─── DATASET CONTENT ───

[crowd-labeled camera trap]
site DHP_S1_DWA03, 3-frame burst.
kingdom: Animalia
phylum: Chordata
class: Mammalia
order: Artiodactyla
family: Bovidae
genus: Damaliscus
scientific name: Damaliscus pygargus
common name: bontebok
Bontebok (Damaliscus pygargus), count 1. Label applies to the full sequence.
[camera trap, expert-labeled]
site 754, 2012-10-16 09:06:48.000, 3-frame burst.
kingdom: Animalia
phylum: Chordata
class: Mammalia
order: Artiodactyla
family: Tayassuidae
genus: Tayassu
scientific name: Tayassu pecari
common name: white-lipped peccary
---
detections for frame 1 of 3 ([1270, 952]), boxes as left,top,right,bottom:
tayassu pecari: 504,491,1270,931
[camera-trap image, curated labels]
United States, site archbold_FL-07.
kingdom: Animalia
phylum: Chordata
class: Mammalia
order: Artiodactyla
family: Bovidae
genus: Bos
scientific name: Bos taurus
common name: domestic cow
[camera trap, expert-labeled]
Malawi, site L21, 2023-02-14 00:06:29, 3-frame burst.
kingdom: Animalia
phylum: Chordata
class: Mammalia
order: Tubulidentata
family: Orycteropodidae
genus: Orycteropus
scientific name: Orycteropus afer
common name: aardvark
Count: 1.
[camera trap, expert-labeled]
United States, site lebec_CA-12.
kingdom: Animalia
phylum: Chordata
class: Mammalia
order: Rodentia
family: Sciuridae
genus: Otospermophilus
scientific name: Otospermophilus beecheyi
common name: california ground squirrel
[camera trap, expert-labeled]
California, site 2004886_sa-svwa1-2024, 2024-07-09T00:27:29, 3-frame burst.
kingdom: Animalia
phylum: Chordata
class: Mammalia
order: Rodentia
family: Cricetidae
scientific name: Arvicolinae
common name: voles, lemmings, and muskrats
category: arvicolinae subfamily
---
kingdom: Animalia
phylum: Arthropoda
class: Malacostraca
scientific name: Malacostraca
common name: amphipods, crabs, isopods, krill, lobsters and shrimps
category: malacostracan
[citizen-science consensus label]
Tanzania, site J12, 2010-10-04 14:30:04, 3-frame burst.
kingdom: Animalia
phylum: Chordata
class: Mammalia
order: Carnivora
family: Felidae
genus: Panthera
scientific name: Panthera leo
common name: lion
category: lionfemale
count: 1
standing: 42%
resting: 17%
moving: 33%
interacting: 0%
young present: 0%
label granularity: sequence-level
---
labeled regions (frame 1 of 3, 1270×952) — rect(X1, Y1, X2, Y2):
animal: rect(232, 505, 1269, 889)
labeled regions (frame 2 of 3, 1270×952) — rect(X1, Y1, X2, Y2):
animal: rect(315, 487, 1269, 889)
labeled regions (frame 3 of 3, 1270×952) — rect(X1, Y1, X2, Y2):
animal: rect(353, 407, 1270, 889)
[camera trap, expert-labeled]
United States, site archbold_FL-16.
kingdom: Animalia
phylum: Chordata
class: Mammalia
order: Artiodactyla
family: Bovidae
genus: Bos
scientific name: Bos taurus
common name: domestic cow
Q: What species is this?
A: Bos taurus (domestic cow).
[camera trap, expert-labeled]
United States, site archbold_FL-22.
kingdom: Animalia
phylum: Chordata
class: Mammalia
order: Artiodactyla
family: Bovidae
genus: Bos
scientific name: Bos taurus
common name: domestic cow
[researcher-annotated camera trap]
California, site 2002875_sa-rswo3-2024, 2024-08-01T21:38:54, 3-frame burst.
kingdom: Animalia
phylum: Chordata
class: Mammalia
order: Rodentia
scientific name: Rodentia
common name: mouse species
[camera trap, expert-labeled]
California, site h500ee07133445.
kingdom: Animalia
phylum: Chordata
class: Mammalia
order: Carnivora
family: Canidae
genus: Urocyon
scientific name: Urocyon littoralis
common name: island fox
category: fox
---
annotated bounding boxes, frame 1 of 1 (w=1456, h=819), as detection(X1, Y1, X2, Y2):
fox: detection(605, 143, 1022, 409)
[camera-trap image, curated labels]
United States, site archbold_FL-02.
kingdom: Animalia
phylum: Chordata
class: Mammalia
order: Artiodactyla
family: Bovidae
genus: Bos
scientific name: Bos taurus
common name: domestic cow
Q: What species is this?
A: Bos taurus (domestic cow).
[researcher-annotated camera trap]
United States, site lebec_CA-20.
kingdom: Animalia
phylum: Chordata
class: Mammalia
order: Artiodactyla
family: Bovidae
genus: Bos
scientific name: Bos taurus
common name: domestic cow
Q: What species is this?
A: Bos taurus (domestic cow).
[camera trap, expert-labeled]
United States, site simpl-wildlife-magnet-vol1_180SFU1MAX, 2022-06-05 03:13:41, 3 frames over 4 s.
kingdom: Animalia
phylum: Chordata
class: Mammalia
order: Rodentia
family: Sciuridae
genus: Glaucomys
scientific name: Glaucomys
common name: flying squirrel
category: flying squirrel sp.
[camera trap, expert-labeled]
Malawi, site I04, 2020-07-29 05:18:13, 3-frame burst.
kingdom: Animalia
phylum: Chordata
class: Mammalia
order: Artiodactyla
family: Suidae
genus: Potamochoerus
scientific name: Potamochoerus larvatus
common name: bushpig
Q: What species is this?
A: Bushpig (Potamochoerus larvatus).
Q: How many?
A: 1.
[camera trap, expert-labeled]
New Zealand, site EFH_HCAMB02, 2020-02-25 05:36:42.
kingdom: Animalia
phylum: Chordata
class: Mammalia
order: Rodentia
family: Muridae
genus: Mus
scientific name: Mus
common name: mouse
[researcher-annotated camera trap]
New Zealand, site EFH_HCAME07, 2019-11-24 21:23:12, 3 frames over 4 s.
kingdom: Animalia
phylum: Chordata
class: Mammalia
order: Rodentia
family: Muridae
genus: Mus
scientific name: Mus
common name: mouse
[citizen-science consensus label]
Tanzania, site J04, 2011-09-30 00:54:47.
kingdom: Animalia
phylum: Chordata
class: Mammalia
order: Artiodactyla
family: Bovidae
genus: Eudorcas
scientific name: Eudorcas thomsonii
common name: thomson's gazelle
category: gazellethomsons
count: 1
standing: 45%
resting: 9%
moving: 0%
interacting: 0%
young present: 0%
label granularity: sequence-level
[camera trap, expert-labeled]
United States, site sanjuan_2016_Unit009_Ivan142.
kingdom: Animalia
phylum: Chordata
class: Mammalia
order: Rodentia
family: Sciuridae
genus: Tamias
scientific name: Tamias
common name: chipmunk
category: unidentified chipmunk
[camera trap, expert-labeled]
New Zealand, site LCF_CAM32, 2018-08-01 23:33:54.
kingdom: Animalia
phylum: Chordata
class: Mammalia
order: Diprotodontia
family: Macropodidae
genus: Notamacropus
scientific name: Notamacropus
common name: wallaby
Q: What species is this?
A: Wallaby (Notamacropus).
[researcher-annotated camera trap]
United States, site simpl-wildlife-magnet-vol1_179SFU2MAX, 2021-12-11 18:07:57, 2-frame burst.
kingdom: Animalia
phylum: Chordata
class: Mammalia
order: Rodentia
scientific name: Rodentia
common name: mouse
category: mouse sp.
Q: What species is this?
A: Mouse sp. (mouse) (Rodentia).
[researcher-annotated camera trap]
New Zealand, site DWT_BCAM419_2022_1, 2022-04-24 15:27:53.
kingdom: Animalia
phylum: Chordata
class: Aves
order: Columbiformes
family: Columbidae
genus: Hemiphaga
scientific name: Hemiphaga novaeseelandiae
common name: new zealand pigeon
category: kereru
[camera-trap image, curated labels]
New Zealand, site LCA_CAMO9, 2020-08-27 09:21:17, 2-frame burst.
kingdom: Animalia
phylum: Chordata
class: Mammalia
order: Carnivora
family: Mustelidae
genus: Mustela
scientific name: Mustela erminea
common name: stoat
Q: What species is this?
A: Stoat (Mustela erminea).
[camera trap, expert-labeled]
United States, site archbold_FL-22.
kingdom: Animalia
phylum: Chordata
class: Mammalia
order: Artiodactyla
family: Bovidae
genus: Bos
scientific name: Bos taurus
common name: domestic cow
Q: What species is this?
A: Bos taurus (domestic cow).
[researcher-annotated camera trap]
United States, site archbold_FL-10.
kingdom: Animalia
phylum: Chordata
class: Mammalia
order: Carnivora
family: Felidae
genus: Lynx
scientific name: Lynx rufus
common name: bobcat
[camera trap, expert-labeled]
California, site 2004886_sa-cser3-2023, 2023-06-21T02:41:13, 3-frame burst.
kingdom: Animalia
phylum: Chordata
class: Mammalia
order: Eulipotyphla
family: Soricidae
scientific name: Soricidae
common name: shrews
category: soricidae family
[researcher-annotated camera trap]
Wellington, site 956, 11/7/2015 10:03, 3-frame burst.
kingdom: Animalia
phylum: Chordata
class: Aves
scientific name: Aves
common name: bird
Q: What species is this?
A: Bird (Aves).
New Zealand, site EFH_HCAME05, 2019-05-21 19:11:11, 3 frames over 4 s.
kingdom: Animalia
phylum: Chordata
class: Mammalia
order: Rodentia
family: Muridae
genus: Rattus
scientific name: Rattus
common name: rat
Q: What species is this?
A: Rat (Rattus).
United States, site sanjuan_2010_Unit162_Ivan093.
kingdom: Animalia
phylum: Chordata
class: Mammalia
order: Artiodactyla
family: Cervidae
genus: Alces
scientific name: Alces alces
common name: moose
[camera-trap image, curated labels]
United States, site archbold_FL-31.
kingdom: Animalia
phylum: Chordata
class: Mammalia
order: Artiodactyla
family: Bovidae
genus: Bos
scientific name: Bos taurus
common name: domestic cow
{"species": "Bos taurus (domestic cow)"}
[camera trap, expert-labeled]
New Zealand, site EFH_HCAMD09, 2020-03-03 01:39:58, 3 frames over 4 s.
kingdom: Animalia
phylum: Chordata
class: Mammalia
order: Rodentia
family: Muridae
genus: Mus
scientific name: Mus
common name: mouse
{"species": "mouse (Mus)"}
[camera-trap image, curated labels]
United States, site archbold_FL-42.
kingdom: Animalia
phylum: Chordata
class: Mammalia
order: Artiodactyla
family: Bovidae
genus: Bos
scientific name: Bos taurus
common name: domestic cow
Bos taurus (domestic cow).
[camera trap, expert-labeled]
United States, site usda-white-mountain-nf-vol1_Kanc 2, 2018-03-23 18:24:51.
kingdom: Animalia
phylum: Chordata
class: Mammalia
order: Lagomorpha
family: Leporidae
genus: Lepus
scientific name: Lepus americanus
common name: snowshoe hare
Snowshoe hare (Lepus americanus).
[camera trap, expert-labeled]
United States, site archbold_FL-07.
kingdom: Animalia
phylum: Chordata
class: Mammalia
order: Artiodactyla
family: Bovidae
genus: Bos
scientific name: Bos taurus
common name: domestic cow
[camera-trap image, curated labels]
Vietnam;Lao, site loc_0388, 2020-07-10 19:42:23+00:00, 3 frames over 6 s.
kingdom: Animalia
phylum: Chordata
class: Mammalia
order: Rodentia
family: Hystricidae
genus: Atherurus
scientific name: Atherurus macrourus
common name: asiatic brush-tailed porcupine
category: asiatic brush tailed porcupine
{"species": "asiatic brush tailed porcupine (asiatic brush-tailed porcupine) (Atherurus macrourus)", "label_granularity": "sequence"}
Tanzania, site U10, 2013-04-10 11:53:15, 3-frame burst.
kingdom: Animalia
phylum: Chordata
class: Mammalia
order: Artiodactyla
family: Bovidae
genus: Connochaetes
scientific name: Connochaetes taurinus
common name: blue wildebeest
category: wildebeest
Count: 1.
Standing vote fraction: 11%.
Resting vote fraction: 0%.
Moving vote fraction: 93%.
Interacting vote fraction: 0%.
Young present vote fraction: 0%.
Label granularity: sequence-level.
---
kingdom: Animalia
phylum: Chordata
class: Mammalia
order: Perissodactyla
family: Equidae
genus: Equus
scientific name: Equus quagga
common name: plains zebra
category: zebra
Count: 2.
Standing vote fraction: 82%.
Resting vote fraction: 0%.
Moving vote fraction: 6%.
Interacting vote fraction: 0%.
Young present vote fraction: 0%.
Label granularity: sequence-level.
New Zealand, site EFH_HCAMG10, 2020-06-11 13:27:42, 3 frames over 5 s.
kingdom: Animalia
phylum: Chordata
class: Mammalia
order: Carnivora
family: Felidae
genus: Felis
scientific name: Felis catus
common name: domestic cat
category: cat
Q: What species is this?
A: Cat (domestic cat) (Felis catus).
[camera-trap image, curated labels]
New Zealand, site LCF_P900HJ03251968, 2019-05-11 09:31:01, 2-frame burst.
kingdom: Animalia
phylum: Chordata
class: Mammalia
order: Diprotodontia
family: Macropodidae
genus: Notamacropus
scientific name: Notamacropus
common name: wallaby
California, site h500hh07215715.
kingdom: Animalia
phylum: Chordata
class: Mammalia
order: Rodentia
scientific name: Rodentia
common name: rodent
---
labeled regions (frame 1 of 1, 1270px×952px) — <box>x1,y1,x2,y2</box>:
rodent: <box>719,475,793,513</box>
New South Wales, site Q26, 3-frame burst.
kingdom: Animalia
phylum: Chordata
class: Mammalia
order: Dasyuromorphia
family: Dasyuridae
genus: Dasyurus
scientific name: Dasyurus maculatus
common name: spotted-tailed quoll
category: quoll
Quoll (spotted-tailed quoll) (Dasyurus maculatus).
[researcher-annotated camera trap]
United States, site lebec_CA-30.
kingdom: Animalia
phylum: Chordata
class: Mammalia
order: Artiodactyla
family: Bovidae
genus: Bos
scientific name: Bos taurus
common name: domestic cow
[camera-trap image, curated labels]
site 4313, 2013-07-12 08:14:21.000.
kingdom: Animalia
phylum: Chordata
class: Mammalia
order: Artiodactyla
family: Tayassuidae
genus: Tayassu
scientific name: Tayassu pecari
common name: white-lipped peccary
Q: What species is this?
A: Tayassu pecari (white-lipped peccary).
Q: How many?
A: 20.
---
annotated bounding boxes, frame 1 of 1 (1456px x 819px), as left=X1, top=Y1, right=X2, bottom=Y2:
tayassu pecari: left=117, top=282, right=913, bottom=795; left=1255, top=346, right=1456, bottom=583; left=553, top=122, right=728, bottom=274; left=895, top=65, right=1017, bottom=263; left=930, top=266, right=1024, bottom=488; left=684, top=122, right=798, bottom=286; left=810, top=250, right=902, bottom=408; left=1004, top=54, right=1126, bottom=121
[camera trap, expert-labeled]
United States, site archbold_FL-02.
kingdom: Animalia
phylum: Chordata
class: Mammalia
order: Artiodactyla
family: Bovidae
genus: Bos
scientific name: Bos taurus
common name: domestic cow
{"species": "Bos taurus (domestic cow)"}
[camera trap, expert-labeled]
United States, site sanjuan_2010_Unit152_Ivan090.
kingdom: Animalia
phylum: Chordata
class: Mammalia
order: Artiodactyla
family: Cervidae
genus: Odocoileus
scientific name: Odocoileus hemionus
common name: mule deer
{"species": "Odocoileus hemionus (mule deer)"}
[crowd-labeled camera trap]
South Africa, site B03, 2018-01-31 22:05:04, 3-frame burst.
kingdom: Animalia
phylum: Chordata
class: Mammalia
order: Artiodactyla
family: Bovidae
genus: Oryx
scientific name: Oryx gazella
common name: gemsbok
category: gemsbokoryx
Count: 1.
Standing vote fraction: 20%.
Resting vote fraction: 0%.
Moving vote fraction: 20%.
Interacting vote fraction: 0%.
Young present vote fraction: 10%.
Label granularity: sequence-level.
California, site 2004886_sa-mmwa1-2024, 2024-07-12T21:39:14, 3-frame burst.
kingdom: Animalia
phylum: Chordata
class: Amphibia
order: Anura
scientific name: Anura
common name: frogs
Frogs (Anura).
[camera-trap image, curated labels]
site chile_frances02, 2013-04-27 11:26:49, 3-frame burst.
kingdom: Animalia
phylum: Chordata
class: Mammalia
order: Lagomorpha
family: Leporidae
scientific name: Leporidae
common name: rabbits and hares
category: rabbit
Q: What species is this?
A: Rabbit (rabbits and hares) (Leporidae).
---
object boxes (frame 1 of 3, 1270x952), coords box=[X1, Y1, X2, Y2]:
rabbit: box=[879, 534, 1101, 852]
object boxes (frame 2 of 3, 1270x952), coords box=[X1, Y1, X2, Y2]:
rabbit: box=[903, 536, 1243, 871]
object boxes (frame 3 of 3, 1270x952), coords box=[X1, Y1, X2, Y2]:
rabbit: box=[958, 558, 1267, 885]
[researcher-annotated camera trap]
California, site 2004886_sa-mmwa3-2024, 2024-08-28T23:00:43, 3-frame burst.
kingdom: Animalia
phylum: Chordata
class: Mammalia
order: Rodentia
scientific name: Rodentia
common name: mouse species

───

- [PROBLEM DESCRIPTION] One stretch of the lines above is wanted, from the line that contains "United States, site sanjuan_2016_Unit009_Ivan142." through the line that contains "order: Columbiformes". Output it exactly.

- [TASK RESULT]
United States, site sanjuan_2016_Unit009_Ivan142.
kingdom: Animalia
phylum: Chordata
class: Mammalia
order: Rodentia
family: Sciuridae
genus: Tamias
scientific name: Tamias
common name: chipmunk
category: unidentified chipmunk
[camera trap, expert-labeled]
New Zealand, site LCF_CAM32, 2018-08-01 23:33:54.
kingdom: Animalia
phylum: Chordata
class: Mammalia
order: Diprotodontia
family: Macropodidae
genus: Notamacropus
scientific name: Notamacropus
common name: wallaby
Q: What species is this?
A: Wallaby (Notamacropus).
[researcher-annotated camera trap]
United States, site simpl-wildlife-magnet-vol1_179SFU2MAX, 2021-12-11 18:07:57, 2-frame burst.
kingdom: Animalia
phylum: Chordata
class: Mammalia
order: Rodentia
scientific name: Rodentia
common name: mouse
category: mouse sp.
Q: What species is this?
A: Mouse sp. (mouse) (Rodentia).
[researcher-annotated camera trap]
New Zealand, site DWT_BCAM419_2022_1, 2022-04-24 15:27:53.
kingdom: Animalia
phylum: Chordata
class: Aves
order: Columbiformes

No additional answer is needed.